Given records.
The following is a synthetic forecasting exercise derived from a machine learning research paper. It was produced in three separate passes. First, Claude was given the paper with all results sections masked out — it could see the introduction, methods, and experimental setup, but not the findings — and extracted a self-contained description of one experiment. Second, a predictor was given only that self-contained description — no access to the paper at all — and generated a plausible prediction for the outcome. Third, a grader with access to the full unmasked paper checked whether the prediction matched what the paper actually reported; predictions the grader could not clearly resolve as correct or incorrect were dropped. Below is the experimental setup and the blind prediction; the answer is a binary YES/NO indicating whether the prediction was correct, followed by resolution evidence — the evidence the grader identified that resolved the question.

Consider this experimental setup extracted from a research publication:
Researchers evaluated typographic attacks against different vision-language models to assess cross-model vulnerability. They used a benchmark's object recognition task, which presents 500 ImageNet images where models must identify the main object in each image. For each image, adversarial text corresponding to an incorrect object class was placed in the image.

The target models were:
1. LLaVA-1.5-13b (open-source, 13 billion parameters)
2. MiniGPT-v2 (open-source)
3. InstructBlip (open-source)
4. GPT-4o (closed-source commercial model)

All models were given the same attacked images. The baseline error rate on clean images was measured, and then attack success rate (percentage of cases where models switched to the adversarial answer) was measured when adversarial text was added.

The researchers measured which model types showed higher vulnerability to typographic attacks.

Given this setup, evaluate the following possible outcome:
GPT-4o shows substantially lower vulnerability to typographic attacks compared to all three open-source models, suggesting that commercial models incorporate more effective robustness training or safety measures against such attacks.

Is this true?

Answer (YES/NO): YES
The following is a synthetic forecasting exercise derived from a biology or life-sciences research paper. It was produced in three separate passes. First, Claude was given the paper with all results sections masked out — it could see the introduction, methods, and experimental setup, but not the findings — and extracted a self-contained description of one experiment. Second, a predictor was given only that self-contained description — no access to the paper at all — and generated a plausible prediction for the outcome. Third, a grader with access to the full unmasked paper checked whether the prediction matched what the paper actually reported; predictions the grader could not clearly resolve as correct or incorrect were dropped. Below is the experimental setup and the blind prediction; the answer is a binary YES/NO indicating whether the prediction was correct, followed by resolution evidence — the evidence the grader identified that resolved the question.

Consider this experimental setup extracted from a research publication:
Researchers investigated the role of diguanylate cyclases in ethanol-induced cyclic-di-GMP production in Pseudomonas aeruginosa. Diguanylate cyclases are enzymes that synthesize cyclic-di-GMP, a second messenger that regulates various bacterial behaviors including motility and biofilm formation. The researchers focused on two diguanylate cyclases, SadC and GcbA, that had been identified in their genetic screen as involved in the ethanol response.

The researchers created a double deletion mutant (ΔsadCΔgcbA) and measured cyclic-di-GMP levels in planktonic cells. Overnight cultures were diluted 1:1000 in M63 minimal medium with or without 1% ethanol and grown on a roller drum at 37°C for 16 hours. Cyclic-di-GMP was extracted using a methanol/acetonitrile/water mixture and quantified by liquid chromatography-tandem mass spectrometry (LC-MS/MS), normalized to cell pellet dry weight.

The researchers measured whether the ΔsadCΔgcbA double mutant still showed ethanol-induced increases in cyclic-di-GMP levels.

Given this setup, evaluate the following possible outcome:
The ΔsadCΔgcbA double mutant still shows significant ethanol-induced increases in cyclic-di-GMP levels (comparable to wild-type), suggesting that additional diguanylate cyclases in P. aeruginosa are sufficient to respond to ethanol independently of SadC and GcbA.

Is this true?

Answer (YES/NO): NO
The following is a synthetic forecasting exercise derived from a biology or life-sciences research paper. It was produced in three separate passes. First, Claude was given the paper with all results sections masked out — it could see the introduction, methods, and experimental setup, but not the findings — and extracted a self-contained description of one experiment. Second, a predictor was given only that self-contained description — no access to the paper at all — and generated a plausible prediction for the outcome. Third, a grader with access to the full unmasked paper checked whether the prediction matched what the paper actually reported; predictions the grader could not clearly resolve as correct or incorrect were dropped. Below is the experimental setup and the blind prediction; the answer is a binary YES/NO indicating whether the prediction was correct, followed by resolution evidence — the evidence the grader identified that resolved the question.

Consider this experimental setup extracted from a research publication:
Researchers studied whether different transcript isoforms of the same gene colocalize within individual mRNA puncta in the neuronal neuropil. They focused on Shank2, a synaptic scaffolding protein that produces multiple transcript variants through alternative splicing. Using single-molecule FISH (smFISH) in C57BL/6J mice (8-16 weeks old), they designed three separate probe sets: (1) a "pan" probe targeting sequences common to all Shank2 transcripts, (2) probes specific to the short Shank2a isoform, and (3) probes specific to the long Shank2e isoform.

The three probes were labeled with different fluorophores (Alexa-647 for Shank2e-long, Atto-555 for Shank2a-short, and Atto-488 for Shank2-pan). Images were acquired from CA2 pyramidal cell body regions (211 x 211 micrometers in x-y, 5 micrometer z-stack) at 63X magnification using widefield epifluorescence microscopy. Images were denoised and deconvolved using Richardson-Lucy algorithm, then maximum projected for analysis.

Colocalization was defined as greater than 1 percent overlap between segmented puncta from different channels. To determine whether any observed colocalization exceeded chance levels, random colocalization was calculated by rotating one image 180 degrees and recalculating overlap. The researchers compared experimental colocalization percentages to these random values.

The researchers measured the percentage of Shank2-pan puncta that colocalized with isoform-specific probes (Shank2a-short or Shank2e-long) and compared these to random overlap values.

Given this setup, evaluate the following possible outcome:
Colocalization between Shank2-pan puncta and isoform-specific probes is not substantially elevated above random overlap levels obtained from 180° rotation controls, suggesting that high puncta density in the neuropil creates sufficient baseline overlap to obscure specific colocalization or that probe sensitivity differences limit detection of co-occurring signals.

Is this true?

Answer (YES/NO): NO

* * *

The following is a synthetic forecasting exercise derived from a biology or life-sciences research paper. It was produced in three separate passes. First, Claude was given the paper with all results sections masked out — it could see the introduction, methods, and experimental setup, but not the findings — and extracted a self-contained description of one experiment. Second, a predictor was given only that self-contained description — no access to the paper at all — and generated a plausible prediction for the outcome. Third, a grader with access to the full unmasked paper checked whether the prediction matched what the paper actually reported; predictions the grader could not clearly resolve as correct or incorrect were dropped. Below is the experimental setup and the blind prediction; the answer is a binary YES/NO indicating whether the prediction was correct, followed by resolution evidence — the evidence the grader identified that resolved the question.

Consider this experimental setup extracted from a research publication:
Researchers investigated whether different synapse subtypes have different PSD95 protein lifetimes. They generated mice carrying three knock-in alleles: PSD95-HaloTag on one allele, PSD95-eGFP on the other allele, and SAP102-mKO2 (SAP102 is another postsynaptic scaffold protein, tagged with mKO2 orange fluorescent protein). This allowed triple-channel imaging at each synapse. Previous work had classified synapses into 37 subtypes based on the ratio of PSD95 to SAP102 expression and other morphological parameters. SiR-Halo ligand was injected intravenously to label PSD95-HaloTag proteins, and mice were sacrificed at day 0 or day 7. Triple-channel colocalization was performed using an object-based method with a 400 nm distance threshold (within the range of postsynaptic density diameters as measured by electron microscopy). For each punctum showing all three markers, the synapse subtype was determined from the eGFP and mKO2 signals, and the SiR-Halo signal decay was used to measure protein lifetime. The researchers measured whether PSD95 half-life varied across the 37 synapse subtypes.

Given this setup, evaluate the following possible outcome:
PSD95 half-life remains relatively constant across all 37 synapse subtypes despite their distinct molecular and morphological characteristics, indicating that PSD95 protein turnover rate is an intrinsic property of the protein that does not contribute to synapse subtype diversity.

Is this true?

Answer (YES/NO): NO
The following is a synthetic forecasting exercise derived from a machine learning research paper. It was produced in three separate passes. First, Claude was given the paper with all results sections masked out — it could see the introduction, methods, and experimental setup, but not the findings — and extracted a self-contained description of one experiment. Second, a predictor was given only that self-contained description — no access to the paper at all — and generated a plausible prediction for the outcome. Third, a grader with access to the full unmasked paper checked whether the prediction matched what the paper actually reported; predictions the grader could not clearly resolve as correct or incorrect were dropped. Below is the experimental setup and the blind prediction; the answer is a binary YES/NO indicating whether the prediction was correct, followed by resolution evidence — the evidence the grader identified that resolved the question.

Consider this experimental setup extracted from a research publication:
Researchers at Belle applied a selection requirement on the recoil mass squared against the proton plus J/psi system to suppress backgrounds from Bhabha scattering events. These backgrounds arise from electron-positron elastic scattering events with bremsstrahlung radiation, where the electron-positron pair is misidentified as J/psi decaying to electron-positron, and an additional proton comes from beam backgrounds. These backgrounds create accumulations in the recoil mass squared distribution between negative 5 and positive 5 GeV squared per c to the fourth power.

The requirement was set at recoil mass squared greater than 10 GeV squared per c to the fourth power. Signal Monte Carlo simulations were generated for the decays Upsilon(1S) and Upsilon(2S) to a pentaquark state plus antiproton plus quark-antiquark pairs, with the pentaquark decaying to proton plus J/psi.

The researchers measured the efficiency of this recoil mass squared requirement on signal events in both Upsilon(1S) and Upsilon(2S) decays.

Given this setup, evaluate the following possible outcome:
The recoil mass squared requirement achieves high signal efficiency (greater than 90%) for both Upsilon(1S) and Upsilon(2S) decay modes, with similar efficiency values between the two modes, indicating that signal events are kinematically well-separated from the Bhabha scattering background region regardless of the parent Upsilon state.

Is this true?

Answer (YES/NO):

--

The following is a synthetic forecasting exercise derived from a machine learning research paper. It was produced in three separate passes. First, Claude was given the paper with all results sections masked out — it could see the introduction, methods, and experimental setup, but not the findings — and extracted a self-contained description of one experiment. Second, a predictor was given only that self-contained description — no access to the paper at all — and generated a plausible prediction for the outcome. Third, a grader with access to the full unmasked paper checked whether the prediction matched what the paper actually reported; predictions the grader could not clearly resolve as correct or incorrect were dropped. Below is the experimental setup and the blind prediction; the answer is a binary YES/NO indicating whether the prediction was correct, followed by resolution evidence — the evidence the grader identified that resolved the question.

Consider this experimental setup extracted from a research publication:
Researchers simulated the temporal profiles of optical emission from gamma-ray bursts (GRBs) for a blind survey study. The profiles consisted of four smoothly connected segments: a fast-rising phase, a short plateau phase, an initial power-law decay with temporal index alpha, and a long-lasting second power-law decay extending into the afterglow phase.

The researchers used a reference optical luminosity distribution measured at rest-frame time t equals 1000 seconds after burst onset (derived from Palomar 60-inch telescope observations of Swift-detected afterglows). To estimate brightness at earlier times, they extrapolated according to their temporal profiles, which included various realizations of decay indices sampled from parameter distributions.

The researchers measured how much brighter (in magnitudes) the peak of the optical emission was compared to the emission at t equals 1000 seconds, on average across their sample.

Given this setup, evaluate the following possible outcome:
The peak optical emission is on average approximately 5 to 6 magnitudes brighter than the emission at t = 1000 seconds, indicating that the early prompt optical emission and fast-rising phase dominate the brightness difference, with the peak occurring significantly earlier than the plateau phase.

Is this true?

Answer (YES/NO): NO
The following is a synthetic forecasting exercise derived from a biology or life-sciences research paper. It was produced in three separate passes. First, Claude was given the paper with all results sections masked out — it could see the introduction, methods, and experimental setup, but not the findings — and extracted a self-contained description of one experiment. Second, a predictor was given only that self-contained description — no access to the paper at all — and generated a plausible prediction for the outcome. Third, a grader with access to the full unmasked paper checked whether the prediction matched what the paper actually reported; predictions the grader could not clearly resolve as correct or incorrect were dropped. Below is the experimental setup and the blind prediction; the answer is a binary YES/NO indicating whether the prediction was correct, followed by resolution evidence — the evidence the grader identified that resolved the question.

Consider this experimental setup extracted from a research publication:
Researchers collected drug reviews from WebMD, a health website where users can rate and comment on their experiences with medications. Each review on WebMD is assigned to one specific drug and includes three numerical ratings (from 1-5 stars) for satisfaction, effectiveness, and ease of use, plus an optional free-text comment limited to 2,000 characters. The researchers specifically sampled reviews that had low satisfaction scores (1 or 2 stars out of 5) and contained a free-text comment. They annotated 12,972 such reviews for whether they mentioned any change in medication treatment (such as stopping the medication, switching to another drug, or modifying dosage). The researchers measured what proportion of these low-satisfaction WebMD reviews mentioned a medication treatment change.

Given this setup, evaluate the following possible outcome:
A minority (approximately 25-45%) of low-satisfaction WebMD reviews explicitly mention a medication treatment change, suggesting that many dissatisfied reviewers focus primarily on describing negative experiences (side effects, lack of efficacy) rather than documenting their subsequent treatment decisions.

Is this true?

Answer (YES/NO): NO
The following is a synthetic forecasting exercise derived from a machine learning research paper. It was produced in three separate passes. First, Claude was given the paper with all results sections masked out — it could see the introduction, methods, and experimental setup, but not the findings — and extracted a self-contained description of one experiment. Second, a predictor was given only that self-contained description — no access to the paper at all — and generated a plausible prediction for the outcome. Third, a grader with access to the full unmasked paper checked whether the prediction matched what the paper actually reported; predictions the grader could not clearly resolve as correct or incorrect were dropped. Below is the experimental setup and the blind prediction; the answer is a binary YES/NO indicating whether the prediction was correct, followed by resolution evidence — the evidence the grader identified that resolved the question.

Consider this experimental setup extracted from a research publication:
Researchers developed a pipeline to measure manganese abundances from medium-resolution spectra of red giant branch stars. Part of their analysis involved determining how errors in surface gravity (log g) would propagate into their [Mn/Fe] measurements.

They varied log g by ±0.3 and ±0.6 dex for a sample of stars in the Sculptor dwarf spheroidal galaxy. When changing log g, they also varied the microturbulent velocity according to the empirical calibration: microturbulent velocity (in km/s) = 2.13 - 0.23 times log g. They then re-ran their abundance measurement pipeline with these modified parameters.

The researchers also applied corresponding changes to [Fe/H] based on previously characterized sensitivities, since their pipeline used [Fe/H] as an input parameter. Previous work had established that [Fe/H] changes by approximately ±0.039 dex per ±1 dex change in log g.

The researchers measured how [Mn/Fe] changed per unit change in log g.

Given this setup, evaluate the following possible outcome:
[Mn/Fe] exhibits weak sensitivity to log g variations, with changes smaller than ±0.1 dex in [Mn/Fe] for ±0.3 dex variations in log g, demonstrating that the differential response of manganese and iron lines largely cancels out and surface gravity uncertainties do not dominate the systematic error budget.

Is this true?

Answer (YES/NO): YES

What you will do. Which lines in the records above contain the string "emission"? Copy them.

Result.
Researchers simulated the temporal profiles of optical emission from gamma-ray bursts (GRBs) for a blind survey study. The profiles consisted of four smoothly connected segments: a fast-rising phase, a short plateau phase, an initial power-law decay with temporal index alpha, and a long-lasting second power-law decay extending into the afterglow phase.
The researchers measured how much brighter (in magnitudes) the peak of the optical emission was compared to the emission at t equals 1000 seconds, on average across their sample.
The peak optical emission is on average approximately 5 to 6 magnitudes brighter than the emission at t = 1000 seconds, indicating that the early prompt optical emission and fast-rising phase dominate the brightness difference, with the peak occurring significantly earlier than the plateau phase.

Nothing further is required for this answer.